* _WHAT TO WORK ON_
Before printing, remove every picture; then print the lines below exactly, from the first line through the line containing "Actualités gouvernementales et".

[Image-caption web data]
* * *

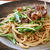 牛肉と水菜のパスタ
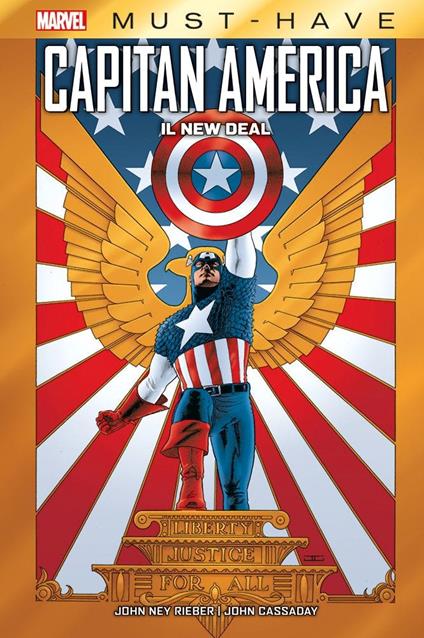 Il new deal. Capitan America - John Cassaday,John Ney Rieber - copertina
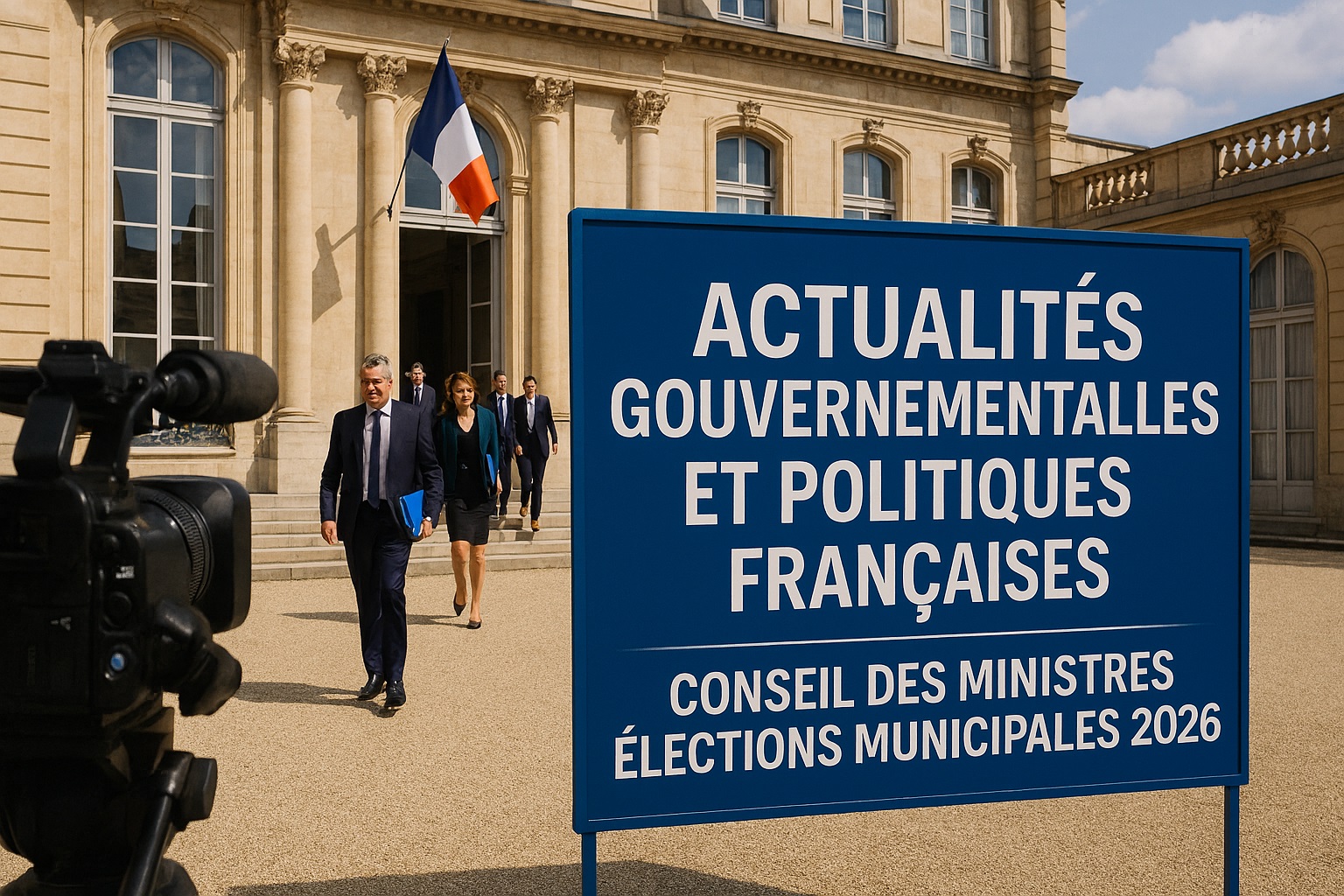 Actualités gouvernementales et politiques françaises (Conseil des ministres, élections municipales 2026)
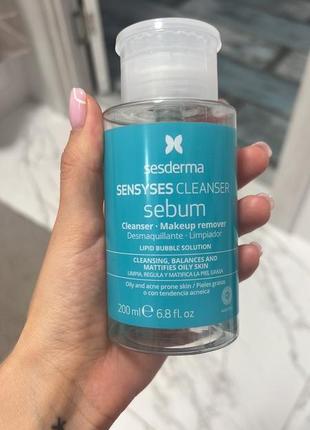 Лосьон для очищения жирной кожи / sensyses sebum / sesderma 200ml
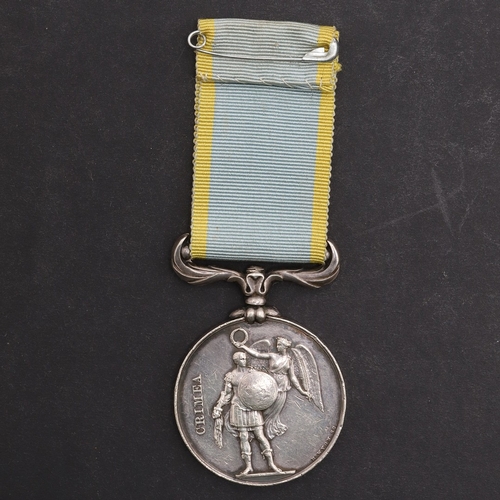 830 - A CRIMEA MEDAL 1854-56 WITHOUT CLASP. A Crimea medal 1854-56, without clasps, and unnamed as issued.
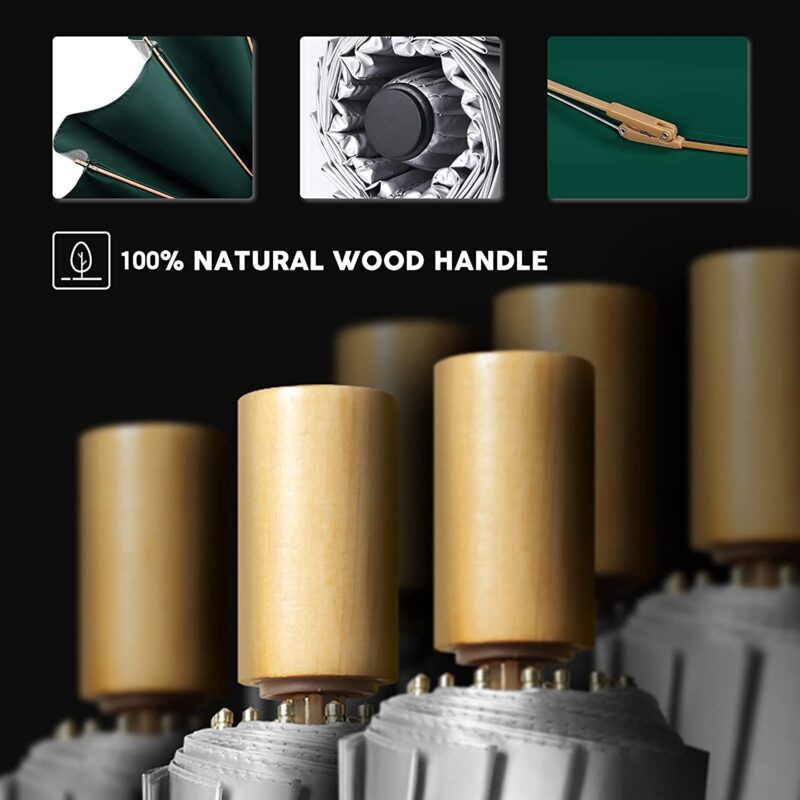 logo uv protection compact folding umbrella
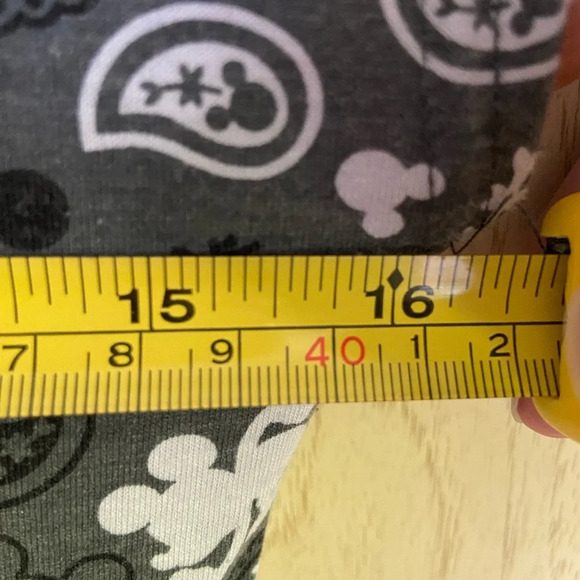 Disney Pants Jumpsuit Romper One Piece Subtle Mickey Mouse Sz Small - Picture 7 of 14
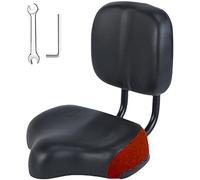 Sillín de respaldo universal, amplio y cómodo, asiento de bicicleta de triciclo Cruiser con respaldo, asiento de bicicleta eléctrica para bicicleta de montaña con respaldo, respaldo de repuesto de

* * *

* _THE COMPLETED TASK_
 牛肉と水菜のパスタ
 Il new deal. Capitan America - John Cassaday,John Ney Rieber - copertina
 Actualités gouvernementales et politiques françaises (Conseil des ministres, élections municipales 2026)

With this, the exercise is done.